A special issue of Batteries (ISSN 2313-0105).
Deadline for manuscript submissions: 31 January 2019
Lithium-sulfur batteries store and discharge energy using a reversible conversion reaction that has no restrictions in maintaining the initial crystal chemistry of the materials during cells’ electrochemical cycling. Such an electrochemical conversion reaction enables the sulfur cathodes to have a high theoretical capacity of 1675 mA h g-1. Moreover, elemental sulfur offers the advantages of low cost and high natural abundance, allowing the lithium-sulfur battery to be a strong candidate for next-generation energy storage devices featuring a high energy density at an affordable operation cost.
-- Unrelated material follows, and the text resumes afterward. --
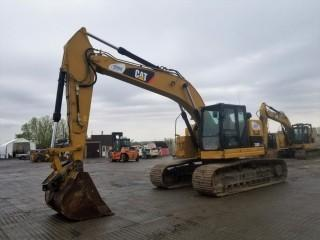 2012 Cat 328D LCR Excavator c/w Q.A., Aux. Hydraulics. Showing 8,687 Hours. S/N CAT0328DKRMX00729.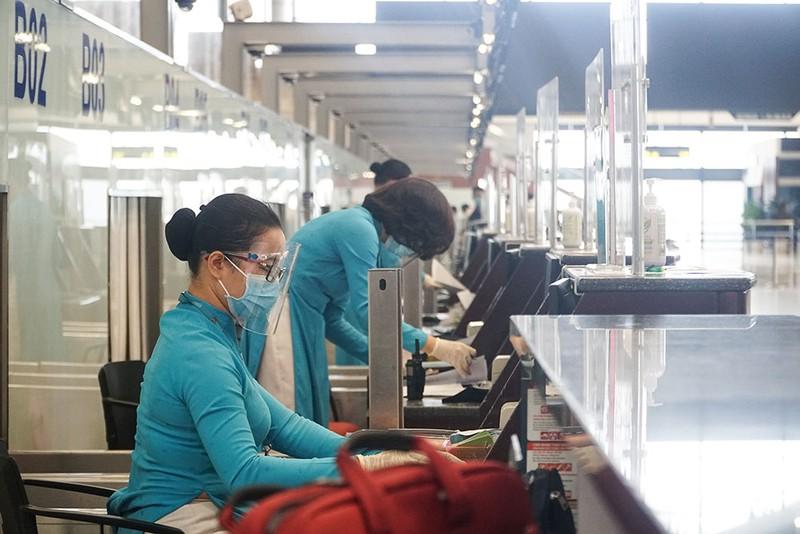 Cận cảnh sân bay Nội Bài ngày đầu mở cửa đón khách trở lại - ảnh 3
As a novel energy-storage technology, the true potential or the full challenges of lithium-sulfur batteries are not yet clear, and there is a lack of practical analysis and investigation. The battery performances of the lithium-sulfur system suffer low sulfur utilization, poor cyclability, and severe self-discharge. These challenges essentially result from the intrinsic material limitations. The insulating nature of sulfur and its end-discharge products, lithium sulfides, causes sluggish reaction kinetics. The discharge/charge reactions at the sulfur cathode involve complex conversions among solid sulfur, liquid polysulfides, and solid sulfides. The successive physicochemical changes of the active material and the electrolyte lead to the consumption of electrolyte and the irreversible diffusion of soluble polysulfides, which affect the efficiency and reversibility of the cathode redox reaction. A result of the intrinsic material problems is that the electrochemical efficiency and stability of lithium-sulfur batteries are significantly determined by the extrinsic cell-fabrication parameters, such as the amount of sulfur and electrolyte used in the batteries. Therefore, this Special Issue, “Lithium-Sulfur Batteries”, will focus on the materials, cell designs, and battery engineering in understanding the fundamental importance of these factors when designing practical lithium-sulfur batteries.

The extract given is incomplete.